Les députés ont adopté définitivement aujourd'hui le projet de loi visant à renforcer la lutte contre la prostitution. Au-delà des mesures d’accompagnement social des prostitué(e)s, les dispositions phares de la loi concernent la pénalisation de leurs clients et l’abrogation du délit de racolage. Si l’objectif du législateur peut paraître louable (ou disons, défendable), il est à craindre qu'il n'améliore nullement la situation concrète de celles et ceux qu'il entend protéger.
Je m’explique.
Le législateur ordonne donc l’abrogation du délit de racolage. Cette infraction, prévue par l’article 225-10-1 du code pénal sanctionnait d’une peine d’emprisonnement de 2 mois et d’une amende de 3.750 € « le fait, par tout moyen, y compris par une attitude même passive, de procéder publiquement au racolage d'autrui en vue de l'inciter à des relations sexuelles en échange d'une rémunération ou d'une promesse de rémunération ». Du fait de l’abrogation, les prostitué(e)s ne pourront plus être sanctionné(e)s pour avoir procédé au racolage d’un client, même actif.

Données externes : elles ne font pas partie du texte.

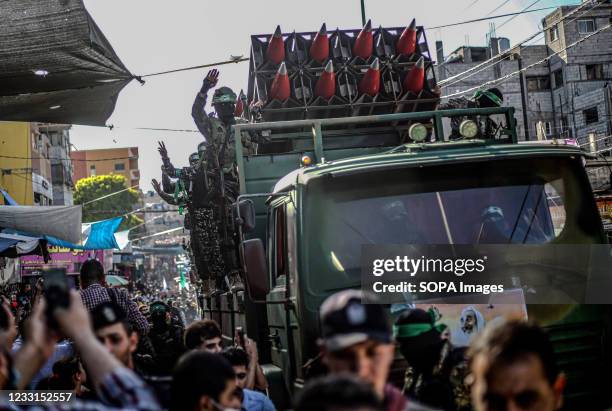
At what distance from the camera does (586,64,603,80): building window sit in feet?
166

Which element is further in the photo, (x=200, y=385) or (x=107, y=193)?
(x=107, y=193)

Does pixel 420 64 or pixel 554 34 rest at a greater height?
pixel 554 34

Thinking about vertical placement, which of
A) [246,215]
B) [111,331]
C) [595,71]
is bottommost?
[111,331]

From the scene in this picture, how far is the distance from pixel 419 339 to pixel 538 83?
168ft

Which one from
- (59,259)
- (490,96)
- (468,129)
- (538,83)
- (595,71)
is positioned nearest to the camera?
(468,129)

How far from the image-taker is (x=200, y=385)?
3.49 m

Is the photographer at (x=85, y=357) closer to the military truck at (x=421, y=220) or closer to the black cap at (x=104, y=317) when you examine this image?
the black cap at (x=104, y=317)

Cette abrogation ne risque pas de changer la face de l'activité pénale française, dans la mesure où ce délit n'était pour ainsi dire jamais poursuivi en pratique - et d'un point de vue moral, je considère que c'est heureux.
Les parlementaires ont parallèlement décidé de pénaliser le client faisant appel aux services d'un(e) prostitué(e) en ajoutant au code pénal un article 611-1 qui sera rédigé ainsi : « Le fait de solliciter, d’accepter ou d’obtenir des relations de nature sexuelle d’une personne qui se livre à la prostitution, y compris de façon occasionnelle, en échange d’une rémunération, d’une promesse de rémunération, de la fourniture d’un avantage en nature ou de la promesse d’un tel avantage est puni de l’amende prévue pour les contraventions de la cinquième classe » soit une amende de 1.500 €.
La solution semble donc parfaite puisque les prostituées ne sont plus sanctionnées pénalement, seuls les clients le sont. Dans l'absolu, tarir le flux de clients aboutirait à faire disparaître la prostitution et surtout ceux qui en vivent à peu de frais, les proxénètes.
Il me semble cependant que le législateur a négligé les règles de la complicité,fixées par l’article 121-7 du code pénal, qui prévoit qu’est notamment complice « la personne qui par don, promesse, menace, ordre, abus d'autorité ou de pouvoir aura provoqué à une infraction ou donné des instructions pour la commettre ».
Ce cas de complicité serait parfaitement applicable à la contravention sanctionnant le client d’un(e) prostitué(e). On peut ainsi imaginer un(e) prostitué(e), racolant un client de façon active en lui proposant des faveurs sexuelles, se rendant ainsi complice de l’infraction applicable au client, et donc susceptible d’être sanctionné(e) comme l’auteur principal de cette contravention.
Même si j’imagine que la complicité sera rarement retenue en pratique, elle n’est en aucun cas exclue par le texte voté par les députés.
Au demeurant, je doute que la répression des clients des prostitué(e)s constitue un objectif prioritaire en termes de politique pénale. La police n'a pas les moyens de mettre un planton derrière chaque péripatéticien(ne) et a actuellement d'autres chats à fouetter. Les tribunaux sont suffisamment engorgés pour ne pas les approvisionner en nouveaux contentieux. Les prostitué(e)s n'ont, me semble-t-il, jamais appelé de leurs voeux pareille disposition pénale qui n'aboutira, au mieux, qu'à effrayer quelques-uns des clients des professionnel(le)s les moins fortuné(e)s, ceux qui font le trottoir au sens propre, rabattant plutôt la clientèle vers les réseaux offerts par le net. Quant aux citoyens, ont-ils davantage qu'un haussement d'épaule à consacrer à l'idée que quiconque recoure aux services particuliers d'un(e) prostitué(e) ?
On ne pourra jamais réussir à faire entrer l'ensemble des comportements humains, même les pas très propres, pas très avouables et pas très défendables, dans le code pénal. Mais on ne pourra certes pas reprocher à notre législateur de ne pas avoir essayé.